In Holzgerlingen engagieren sich drei Schülerinnen des Schönbuchgymnasiums (SGH) für den Umweltschutz. Anika Dieterle, Leonie Schoppet und Theresa Dickes haben ein Projekt initiiert, um die Installation von zehn Pfandringen an Mülleimern in der Stadt zu realisieren. Diese Pfandringe, aus rotem Edelstahl, ermöglichen es Passanten, ihre Pfandflaschen sichtbar abzulegen, um sie später zum Recycling zurückzuführen. Das Hauptziel der Schülerinnen ist es, zu verhindern, dass Pfandflaschen im Müll landen, was zur Schonung der Umwelt und zur Reduzierung von Plastikabfällen beiträgt. Ihr Engagement wurde im Rahmen des Seminarkurses „Interkulturalität“ am SGH durchgeführt, nach einer Idee eines Freundes aus Hamburg.
Die Umsetzung des Projekts stellte die Schülerinnen jedoch vor einige Herausforderungen. So sind die Pfandringe patentiert, was bedeutet, dass ein Eigenbau nicht möglich ist. Zudem war die Finanzierung der Ringe eine Hürde, da die Kosten für einen einzelnen Ring bei fast 250 Euro liegen. Mit Unterstützung von Bürgermeister Ioannis Delakos wurde die Montage der Ringe genehmigt. Er bot außerdem Hilfe durch Bauhof-Mitarbeiter an, um das Projekt voranzubringen. Durch eine Spendenaktion bei Holzgerlinger Unternehmen sowie vom Verein der Freunde des SGH konnten insgesamt knapp 2500 Euro für die zehn Ringe gesammelt werden.
Standorte und Vorteile
Die Pfandringe werden an strategischen Standorten installiert: Haltestellen Hülben, Freizeitgelände Rosswiesen, dem Schönbuch-Gymnasium sowie in der Innenstadt. Diese Plätze wurden gewählt, um sicherzustellen, dass sie für die Bevölkerung gut erreichbar sind. Bürgermeister Delakos hat das Projekt als vorbildlich bewertet und ihm eine Note von 1,0 gegeben. Auch die schulische Anerkennung war erheblich, da die Präsentation des Projekts den Schülerinnen jeweils 13 Punkte (Note 1 minus) einbrachte.

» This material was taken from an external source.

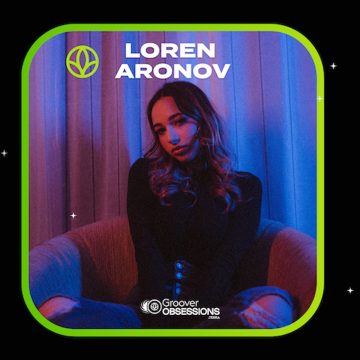 Loren Aronov - 1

Die Einführung dieser Pfandringe hat auch einen sozialen Aspekt. Durch die Sichtbarkeit der abgelegten Pfandflaschen wird es Bedürftigen erleichtert, diese zu sammeln. In Deutschland gibt es über eine Million Flaschensammler, die auf das Sammeln von Pfandflaschen angewiesen sind, um ihren Lebensunterhalt zu bestreiten. Die Pfandringe sollen dabei helfen, Müll und Glasscherben im öffentlichen Raum zu reduzieren, was nicht nur den Anwohnern zugutekommt, sondern auch Verletzungen von Menschen und Tieren vorbeugt und die Sauberkeit in den Städten erhöht. Diese Initiative ist Teil eines größeren Trends, der seit der Gründung der Bewegung „Pfand gehört daneben“ im Jahr 2011 an Fahrt gewonnen hat. Immer mehr Städte bieten ähnliche Initiativen an, um das Recycling von Pfandflaschen zu fördern.
Ökologische Verantwortung
Das Engagement der Holzgerlinger Schülerinnen steht im Kontext einer breiten Anstrengung zur Reduzierung von Umweltverschmutzung. Studien des bifa Umweltinstituts im Auftrag des Umweltbundesamtes zeigen, dass die Rückgabe von Getränkeflaschen einen erheblichen Beitrag zur Verbesserung der Umwelt leistet. Die Einführung einer Pfandpflicht für Einwegverpackungen hat bereits zu einer Reduktion von Müll auf Straßen und Plätzen geführt. Das Umweltbundesamt hebt hervor, dass Mehrwegflaschen aus PET umweltfreundlicher sind als herkömmliche Einwegbehälter aus Plastik oder Aluminium, da sie weniger Energie bei der Produktion und dem Transport benötigen.
Zusammenfassend lässt sich sagen, dass die Initiative in Holzgerlingen nicht nur lokal, sondern auch Teil einer größeren Bewegung ist, die auf ein wachsendes Bewusstsein für Nachhaltigkeit und Umweltschutz abzielt. Das Projekt der drei Schülerinnen stellt ein beispielhaftes Modell für andere Städte dar, um die Recyclingquote zu steigern und die Umwelt zu schützen. Auch wenn Herausforderungen bestehen, zeigt das Engagement der Jugendlichen, dass auch kleine Schritte einen großen Unterschied machen können.